== Data for review
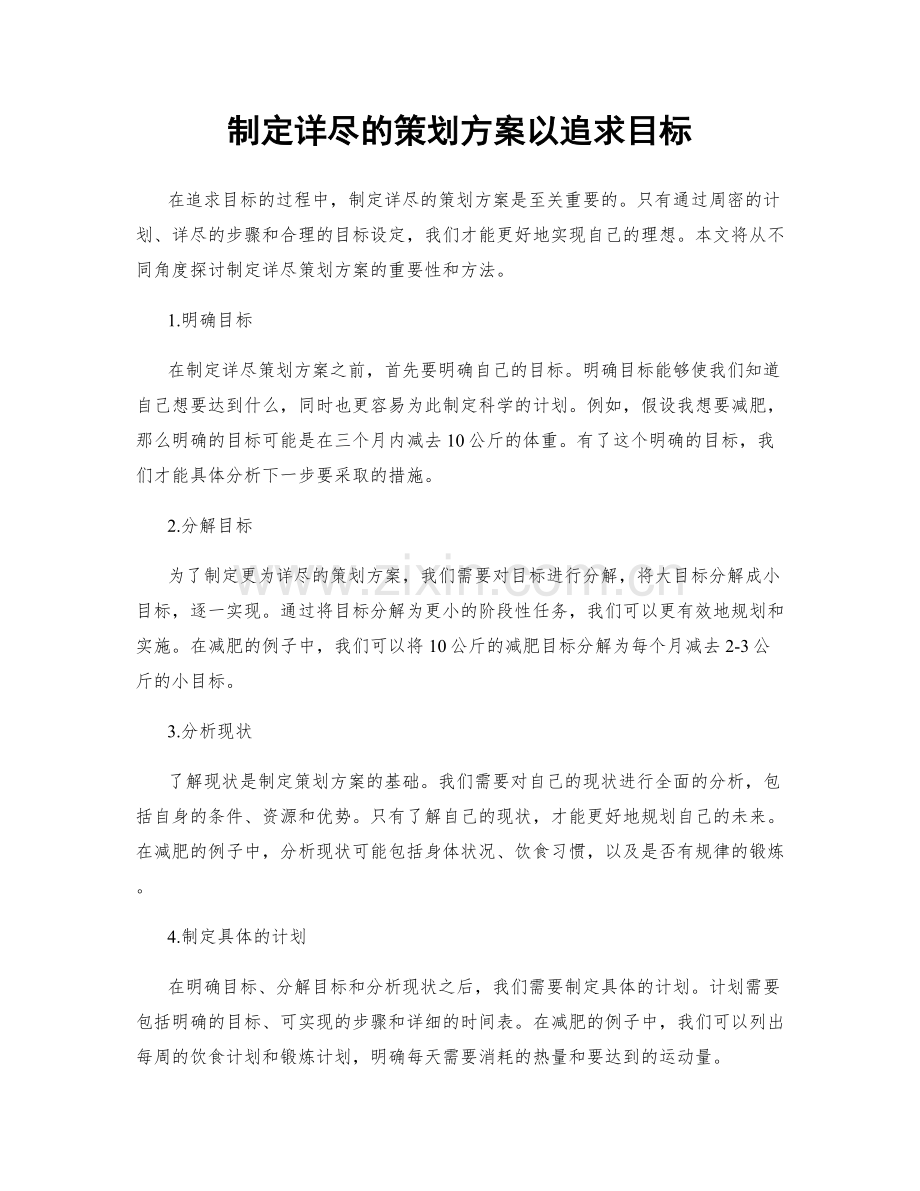 制定详尽的策划方案以追求目标.docx_第1页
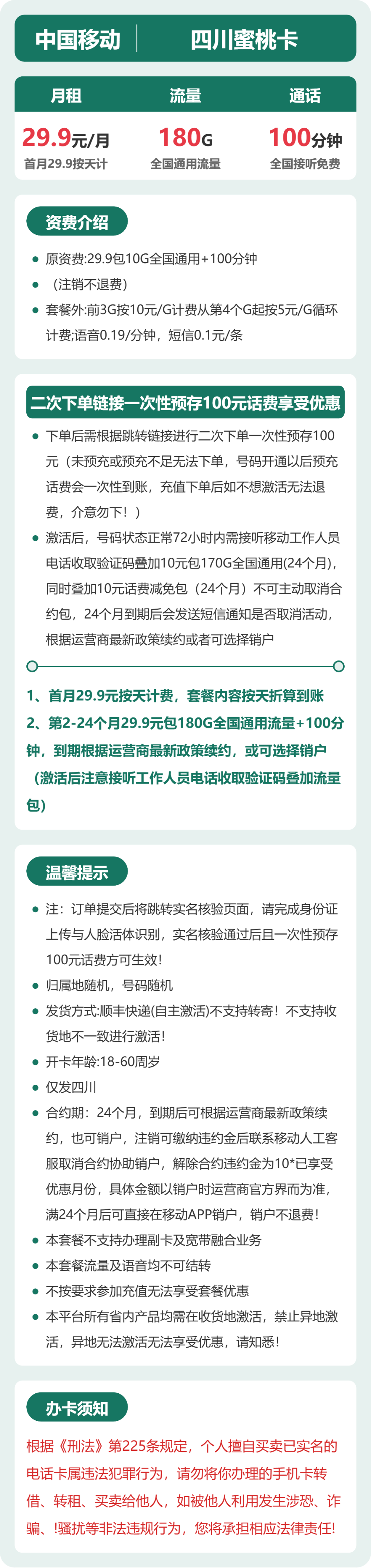 移动四川蜜桃卡9元包180G通用+100分钟官方办理入口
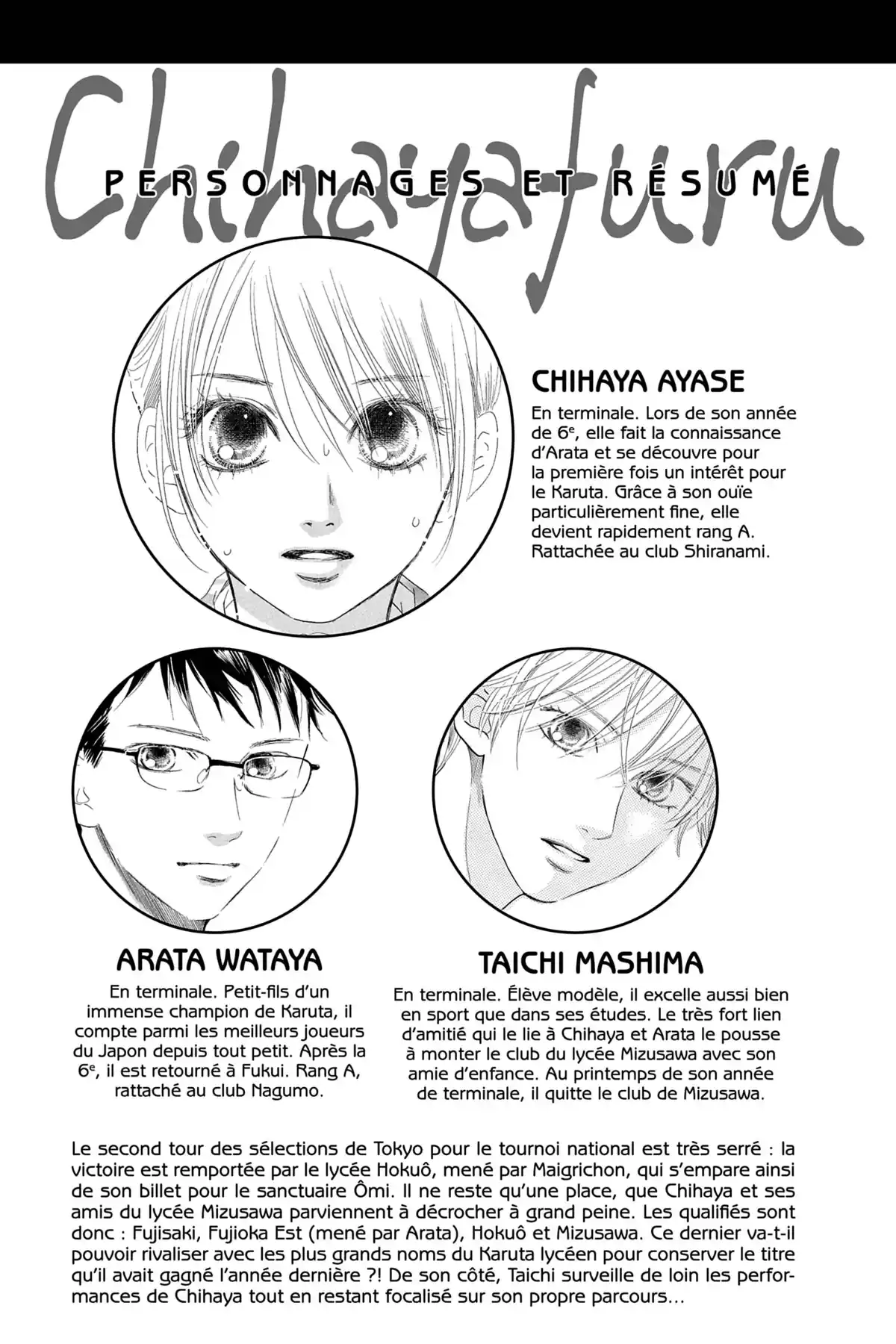 Chihayafuru Volume 30 page 3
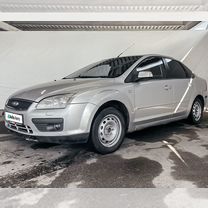 Ford Focus 1.8 MT, 2007, 156 442 км, с пробегом, цена 394 770 руб.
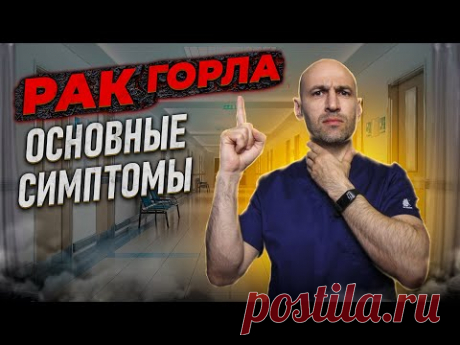 8 главных признаков рака горла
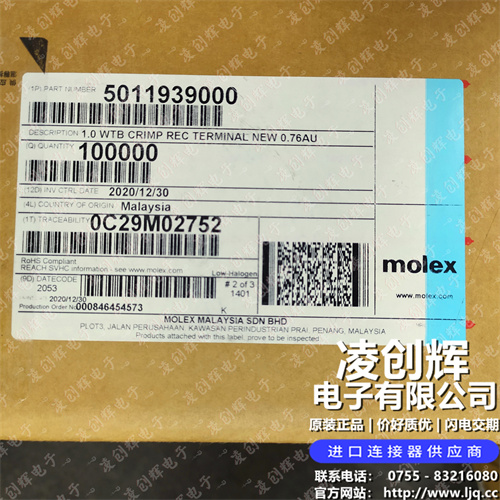 5011939000 现货实拍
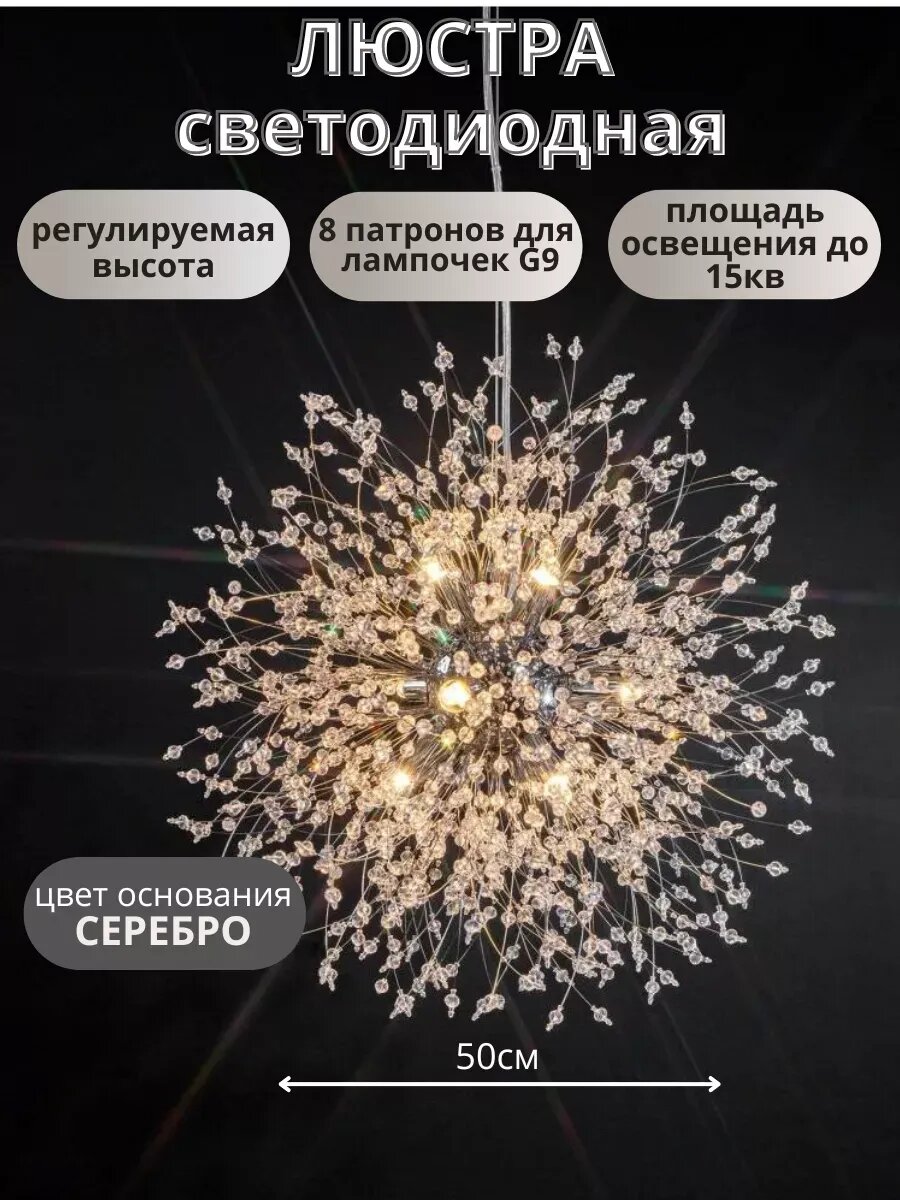 Люстра "Одуванчик"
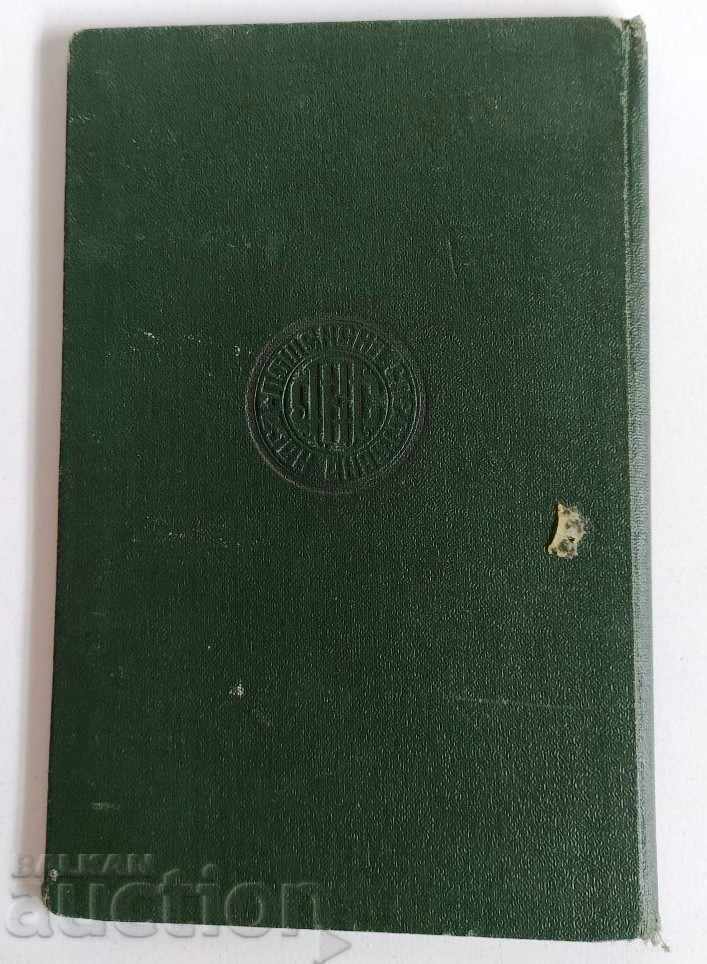 1936 BORIS SAVINGS BOOK POST OFFICE DOCUMENT KINGDOM - 6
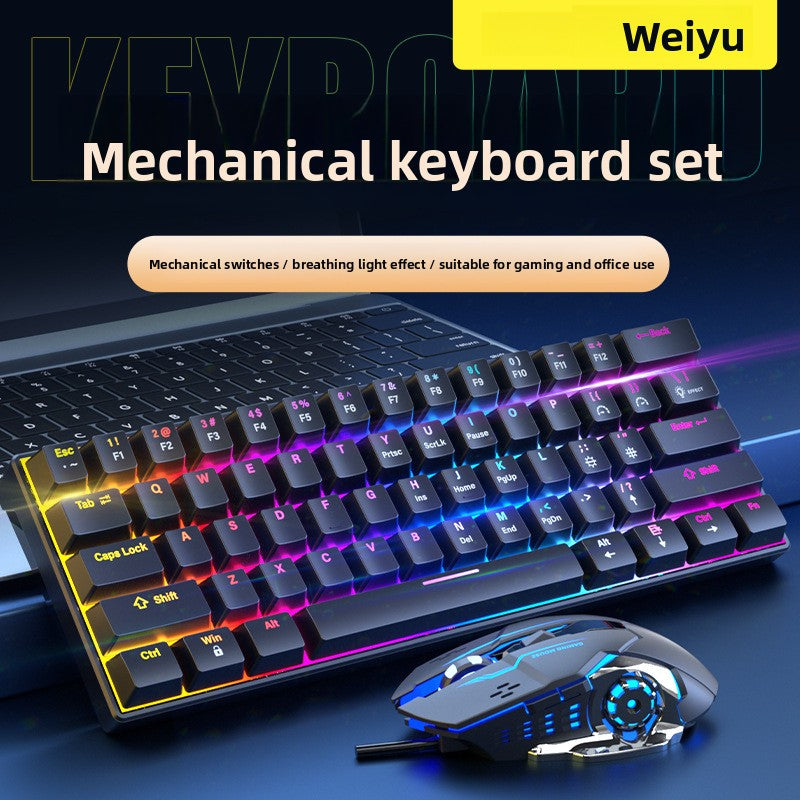 Wired mechanical keyboard and mouse set Qingxi e-sports game office laptop
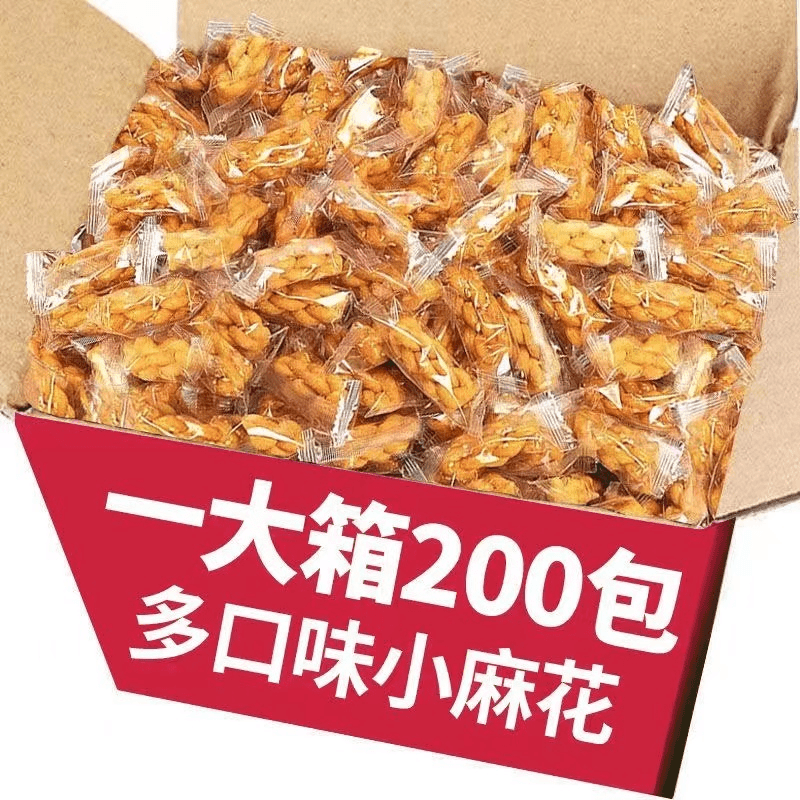 【8.8抢200根】小麻花香酥经典可口休闲零食六种口味混合开口娃麻花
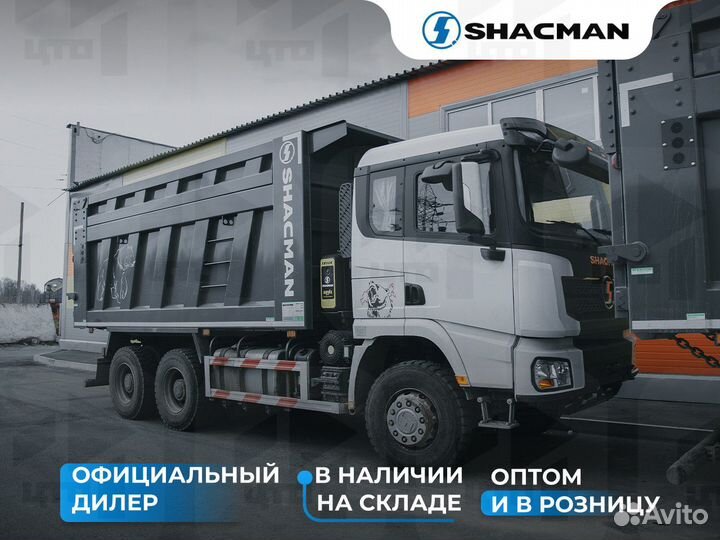 Shacman (Shaanxi) X3000, 2023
====
▶ About this exercise: Pictures aside, repeat every line of the data above exactly.

▶ Written answer:
 制定详尽的策划方案以追求目标.docx_第1页
 移动四川蜜桃卡9元包180G通用+100分钟官方办理入口
 Chihayafuru Volume 30 page 3
 Ford Focus 1.8 MT, 2007, 156 442 км, с пробегом, цена 394 770 руб.
 8 главных признаков рака горла
 5011939000 现货实拍
 Люстра "Одуванчик"
 1936 BORIS SAVINGS BOOK POST OFFICE DOCUMENT KINGDOM - 6
 Wired mechanical keyboard and mouse set Qingxi e-sports game office laptop
 【8.8抢200根】小麻花香酥经典可口休闲零食六种口味混合开口娃麻花
 Shacman (Shaanxi) X3000, 2023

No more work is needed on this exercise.